§ SOURCE MATERIAL:
- - - -

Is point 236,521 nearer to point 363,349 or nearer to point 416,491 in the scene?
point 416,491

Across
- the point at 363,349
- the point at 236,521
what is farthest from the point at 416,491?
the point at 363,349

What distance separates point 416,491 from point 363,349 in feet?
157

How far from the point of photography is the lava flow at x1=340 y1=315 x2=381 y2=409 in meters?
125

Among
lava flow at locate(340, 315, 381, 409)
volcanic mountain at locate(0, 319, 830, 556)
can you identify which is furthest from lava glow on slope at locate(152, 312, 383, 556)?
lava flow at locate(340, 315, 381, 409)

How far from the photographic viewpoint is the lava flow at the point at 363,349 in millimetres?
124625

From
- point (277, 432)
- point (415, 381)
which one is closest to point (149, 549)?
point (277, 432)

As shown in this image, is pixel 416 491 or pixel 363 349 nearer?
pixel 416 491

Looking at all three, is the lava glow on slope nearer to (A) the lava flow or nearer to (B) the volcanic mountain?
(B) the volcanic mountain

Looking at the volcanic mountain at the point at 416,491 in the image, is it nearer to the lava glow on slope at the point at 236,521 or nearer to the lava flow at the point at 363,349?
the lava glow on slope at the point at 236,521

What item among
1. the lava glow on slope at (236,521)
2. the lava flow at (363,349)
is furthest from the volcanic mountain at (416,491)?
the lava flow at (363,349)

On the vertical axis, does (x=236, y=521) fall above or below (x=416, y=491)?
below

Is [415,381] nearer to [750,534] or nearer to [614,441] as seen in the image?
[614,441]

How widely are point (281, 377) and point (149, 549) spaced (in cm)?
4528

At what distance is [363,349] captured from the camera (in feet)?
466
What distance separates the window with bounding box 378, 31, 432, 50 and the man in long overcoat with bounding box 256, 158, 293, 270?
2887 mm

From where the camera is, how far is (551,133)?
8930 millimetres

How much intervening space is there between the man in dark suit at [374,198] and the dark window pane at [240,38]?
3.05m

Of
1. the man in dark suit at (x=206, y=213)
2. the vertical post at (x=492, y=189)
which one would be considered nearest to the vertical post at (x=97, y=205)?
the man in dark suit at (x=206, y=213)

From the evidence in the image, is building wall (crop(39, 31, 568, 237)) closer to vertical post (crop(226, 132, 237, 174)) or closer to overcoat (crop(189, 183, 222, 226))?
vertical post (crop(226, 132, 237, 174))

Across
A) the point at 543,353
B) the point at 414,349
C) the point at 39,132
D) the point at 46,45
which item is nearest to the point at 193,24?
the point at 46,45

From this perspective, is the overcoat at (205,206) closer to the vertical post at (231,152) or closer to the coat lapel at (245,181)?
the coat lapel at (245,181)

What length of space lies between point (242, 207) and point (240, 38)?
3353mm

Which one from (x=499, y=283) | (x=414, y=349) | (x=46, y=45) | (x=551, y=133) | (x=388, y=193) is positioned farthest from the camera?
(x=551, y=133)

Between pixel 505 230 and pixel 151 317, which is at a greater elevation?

- - - -

§ YOUR TASK: Copy out every item above word for word, preserving each line and its order.

§ SOLUTION TO THE EXERCISE:
Is point 236,521 nearer to point 363,349 or nearer to point 416,491 in the scene?
point 416,491

Across
- the point at 363,349
- the point at 236,521
what is farthest from the point at 416,491?
the point at 363,349

What distance separates point 416,491 from point 363,349 in feet?
157

How far from the point of photography is the lava flow at x1=340 y1=315 x2=381 y2=409 in meters?
125

Among
lava flow at locate(340, 315, 381, 409)
volcanic mountain at locate(0, 319, 830, 556)
can you identify which is furthest from lava glow on slope at locate(152, 312, 383, 556)?
lava flow at locate(340, 315, 381, 409)

How far from the photographic viewpoint is the lava flow at the point at 363,349 in millimetres?
124625

From
- point (277, 432)
- point (415, 381)
which one is closest to point (149, 549)?
point (277, 432)

As shown in this image, is pixel 416 491 or pixel 363 349 nearer?
pixel 416 491

Looking at all three, is the lava glow on slope nearer to (A) the lava flow or nearer to (B) the volcanic mountain?
(B) the volcanic mountain

Looking at the volcanic mountain at the point at 416,491 in the image, is it nearer to the lava glow on slope at the point at 236,521 or nearer to the lava flow at the point at 363,349?
the lava glow on slope at the point at 236,521

What item among
1. the lava glow on slope at (236,521)
2. the lava flow at (363,349)
is furthest from the volcanic mountain at (416,491)?
the lava flow at (363,349)

On the vertical axis, does (x=236, y=521) fall above or below (x=416, y=491)?
below

Is [415,381] nearer to [750,534] or nearer to [614,441] as seen in the image?
[614,441]

How widely are point (281, 377) and point (149, 549) spaced (in cm)?
4528

At what distance is [363,349] captured from the camera (in feet)?
466
What distance separates the window with bounding box 378, 31, 432, 50 and the man in long overcoat with bounding box 256, 158, 293, 270?
2887 mm

From where the camera is, how far is (551,133)?
8930 millimetres

How much intervening space is there between the man in dark suit at [374,198] and the dark window pane at [240,38]?
3.05m

Of
1. the man in dark suit at (x=206, y=213)
2. the vertical post at (x=492, y=189)
which one would be considered nearest to the vertical post at (x=97, y=205)?
the man in dark suit at (x=206, y=213)

From the evidence in the image, is building wall (crop(39, 31, 568, 237)) closer to vertical post (crop(226, 132, 237, 174)) or closer to overcoat (crop(189, 183, 222, 226))?
vertical post (crop(226, 132, 237, 174))

Across
A) the point at 543,353
B) the point at 414,349
C) the point at 39,132
D) the point at 46,45
which item is nearest to the point at 193,24?
the point at 46,45

From this perspective, is the overcoat at (205,206) closer to the vertical post at (231,152) or closer to the coat lapel at (245,181)?
the coat lapel at (245,181)

What length of space lies between point (242, 207) and point (240, 38)?
3353mm

Which one from (x=499, y=283) | (x=414, y=349) | (x=46, y=45) | (x=551, y=133) | (x=388, y=193) is positioned farthest from the camera?
(x=551, y=133)

Between pixel 505 230 and pixel 151 317, which is at a greater elevation?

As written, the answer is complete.